On Monday, November 13, before the opening bell, General Electric (NYSE: GE) finally faced up to the reality that it wasn’t going to escape having to cut its dividend for the second time since the Great Depression. That made the company’s stock price action for the day very different from what the company experienced just a few weeks ago, on Friday, October 20, when investors thought they were going to see a dividend cut, but were surprised when the company didn’t follow through at that time.

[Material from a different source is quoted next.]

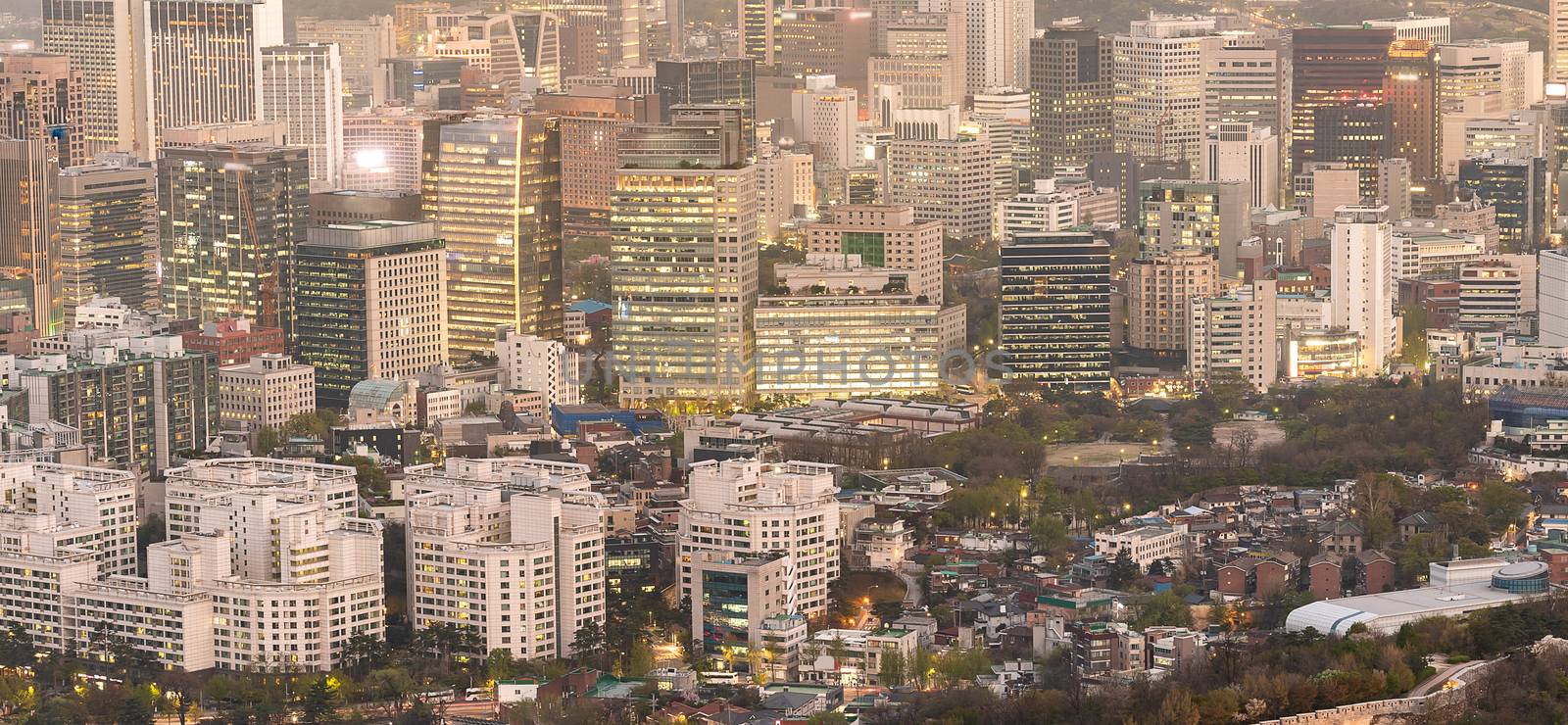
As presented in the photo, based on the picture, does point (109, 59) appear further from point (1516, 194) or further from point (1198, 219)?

This is a cool chart because it reveals not just how investors reacted to the news of no dividend cut on 20 October 2017 and also to the news of GE’s 50% dividend cut on November 13, but also how investors anticipated the move during the days in between, as GE’s stock price declined by 12.17% before dropping by another 7.17% on the day of the dividend cut announcement. GE’s stock price fell by 19.34% during just those 16 trading days.

That final decline came after a 25.11% decline in GE’s stock price in the preceding 10 months since 23 December 2017. GE’s total decline since that date now exceeds 40%, which puts the company’s stock price decline on par with its just announced 50% dividend cut from $0.24 per share to $0.12 per share.

Meanwhile, all that occurred as the S&P 500 has risen by 14.33%.

For GE, the slashing of its dividend comes with the news that the company itself will become much smaller. And yet, analysts don’t believe that the restructuring that GE’s CEO John Flannery also announced on 13 November 2017 goes far enough.

GE kicked off the morning by announcing a 50 percent cut to its quarterly dividend, a major, if necessary, step for a company that prides itself on the payout and caters to a large number of individual investors. Looking at GE’s projected 2018 numbers released just a few hours later, however, it’s not clear the company cut deep enough.

The reduced dividend still costs about $4 billion annually. And while GE’s targeting $6 billion to $7 billion in industrial free cash flow next year, that’s based on a “cherry-picked definition”, says Cowen & Co.’s Gautam Khanna. The real number appears to be close to zero if you account for pension and capital expenditures as other industrial companies would, he says.